-------- Excerpt provided

See below, for the numbering of bits within a byte.
String: a sequence of arbitrary bytes.
1.6. Changes from previous versions
There have been no technical changes to the deflate format since
version 1.1 of this specification. In version 1.2, some
terminology was changed. Version 1.3 is a conversion of the
specification to RFC style.
2. Compressed representation overview
A compressed data set consists of a series of blocks, corresponding
to successive blocks of input data. The block sizes are arbitrary,
except that non-compressible blocks are limited to 65,535 bytes.
Each block is compressed using a combination of the LZ77 algorithm
and Huffman coding. The Huffman trees for each block are independent
of those for previous or subsequent blocks; the LZ77 algorithm may
use a reference to a duplicated string occurring in a previous block,
up to 32K input bytes before.
Each block consists of two parts: a pair of Huffman code trees that
describe the representation of the compressed data part, and a
compressed data part. (The Huffman trees themselves are compressed
using Huffman encoding.) The compressed data consists of a series of
elements of two types: literal bytes (of strings that have not been
detected as duplicated within the previous 32K input bytes), and
pointers to duplicated strings, where a pointer is represented as a
pair <length, backward distance>. The representation used in the
"deflate" format limits distances to 32K bytes and lengths to 258
bytes, but does not limit the size of a block, except for
uncompressible blocks, which are limited as noted above.

----------------

Goal. Print everything in the deflate specification excerpt from "Each block consists" down to "as noted above.", word for word. The rows after this text have nothing to do with it.

-------- Recorded information

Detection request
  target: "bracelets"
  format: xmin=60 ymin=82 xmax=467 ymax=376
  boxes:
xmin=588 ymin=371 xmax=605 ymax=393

----------------

Finished task.
Each block consists of two parts: a pair of Huffman code trees that
describe the representation of the compressed data part, and a
compressed data part. (The Huffman trees themselves are compressed
using Huffman encoding.) The compressed data consists of a series of
elements of two types: literal bytes (of strings that have not been
detected as duplicated within the previous 32K input bytes), and
pointers to duplicated strings, where a pointer is represented as a
pair <length, backward distance>. The representation used in the
"deflate" format limits distances to 32K bytes and lengths to 258
bytes, but does not limit the size of a block, except for
uncompressible blocks, which are limited as noted above.